Nasional, Jakarta - Anggota Komisi Hukum Dewan Perwakilan Rakyat  Akbar Faisal  menduga pernyataan Elza  ada kaitanya dengan keterlibatan dia dalam membongkar kasus korupsi  Muhammad Nazaruddin. "Saya membaca bahwa akan ada sesuatu. Dimulai pada 22 September 2016 ketika kami Komisi III melakukan rapat kerja dengan KPK. Saya membuka apa namanya pohon korupsi Nazaruddin," kata Akbar yang juga  politikus Partai Nasional Demokrat.

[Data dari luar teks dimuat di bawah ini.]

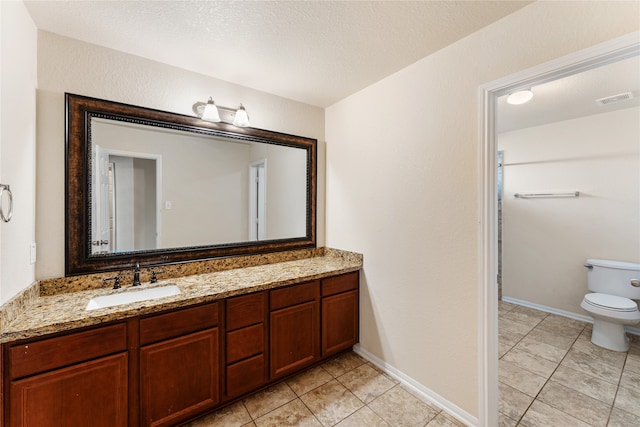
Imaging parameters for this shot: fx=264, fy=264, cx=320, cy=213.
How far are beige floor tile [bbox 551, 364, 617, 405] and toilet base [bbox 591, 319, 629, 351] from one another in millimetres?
678

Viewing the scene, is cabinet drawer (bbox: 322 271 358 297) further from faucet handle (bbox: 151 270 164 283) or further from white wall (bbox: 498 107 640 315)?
white wall (bbox: 498 107 640 315)

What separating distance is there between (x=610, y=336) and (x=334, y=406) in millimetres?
2681

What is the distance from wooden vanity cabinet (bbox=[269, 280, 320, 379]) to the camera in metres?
1.91

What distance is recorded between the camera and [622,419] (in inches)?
64.8

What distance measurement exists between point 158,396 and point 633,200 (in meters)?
4.46

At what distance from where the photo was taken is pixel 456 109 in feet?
5.60

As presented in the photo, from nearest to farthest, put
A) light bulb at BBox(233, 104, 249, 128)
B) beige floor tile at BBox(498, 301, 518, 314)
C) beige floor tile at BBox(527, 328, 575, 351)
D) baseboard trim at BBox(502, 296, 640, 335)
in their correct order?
light bulb at BBox(233, 104, 249, 128) → beige floor tile at BBox(527, 328, 575, 351) → baseboard trim at BBox(502, 296, 640, 335) → beige floor tile at BBox(498, 301, 518, 314)

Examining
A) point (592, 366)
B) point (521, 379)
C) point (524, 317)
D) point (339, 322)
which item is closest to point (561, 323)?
point (524, 317)

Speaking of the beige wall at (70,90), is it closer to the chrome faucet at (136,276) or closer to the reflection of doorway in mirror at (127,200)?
Answer: the reflection of doorway in mirror at (127,200)

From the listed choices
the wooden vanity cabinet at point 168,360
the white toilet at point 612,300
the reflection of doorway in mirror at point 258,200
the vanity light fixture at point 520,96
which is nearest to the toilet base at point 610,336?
the white toilet at point 612,300

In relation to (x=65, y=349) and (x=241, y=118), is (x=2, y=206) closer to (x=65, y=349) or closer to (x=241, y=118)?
(x=65, y=349)

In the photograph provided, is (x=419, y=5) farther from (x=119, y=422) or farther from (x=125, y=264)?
(x=119, y=422)

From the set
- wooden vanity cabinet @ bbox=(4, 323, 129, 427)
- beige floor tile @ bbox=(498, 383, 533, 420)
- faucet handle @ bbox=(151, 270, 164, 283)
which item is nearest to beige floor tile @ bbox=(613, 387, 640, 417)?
beige floor tile @ bbox=(498, 383, 533, 420)

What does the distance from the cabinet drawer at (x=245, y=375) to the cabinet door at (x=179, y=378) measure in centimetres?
9
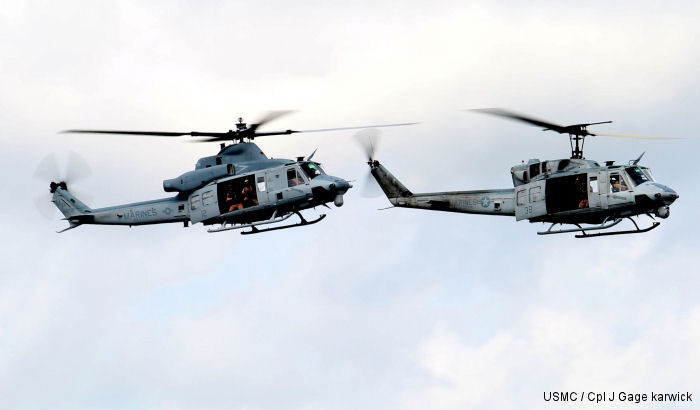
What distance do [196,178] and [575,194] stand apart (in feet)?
55.7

Baca: Akbar Faizal Laporkan Elza Syarief ke Bareskrim

Menurut Akbar kecurigaan itu timbul lantaran dia sempat mendapati pesan melalui aplikasi WhatsApp dari seseorang yang ia kenal. Pesan itu didapatnya pada 26 Agustus lalu dan menurutnya bernada ancaman.

"Begini bunyinya: Nazar sedang cari data penerimaan dana e-KTP oleh Akbar Faisal dan akan dilaporkan ke KPK dan diteriakin ke wartawan, dengan sekalian buktinya," kata Akbar setelah melaporkan perkara itu  ke Bareskrim Polri, Jakarta, Senin, 28 Agustus 2017.

Simak: Elza Syarief Ungkap Miryam Pernah Cerita Ditekan Rekannya di DPR

Akbar melaporkan Elza ke Bareskrim  karena dianggap melakukan persaksian palsu dan pencemaran nama baik. Menurut Akbar pernyataan itu disampaikan Elza dalam salah satu persidangan ketika menjadi saksi bagi Miryam Haryani.

Akbar  menilai  pernyataan Elza tersebut tidak berdasar karena Miryam telah mencabut Berita Acara Pemeriksaan (BAP) miliknya. Atas pernyataan Elza tersebut, Akbar merasa kredibilitasnya terancam. "Saya merasa dikuya-kuya, kalau pakai bahasa orang Jawa," tuturnya.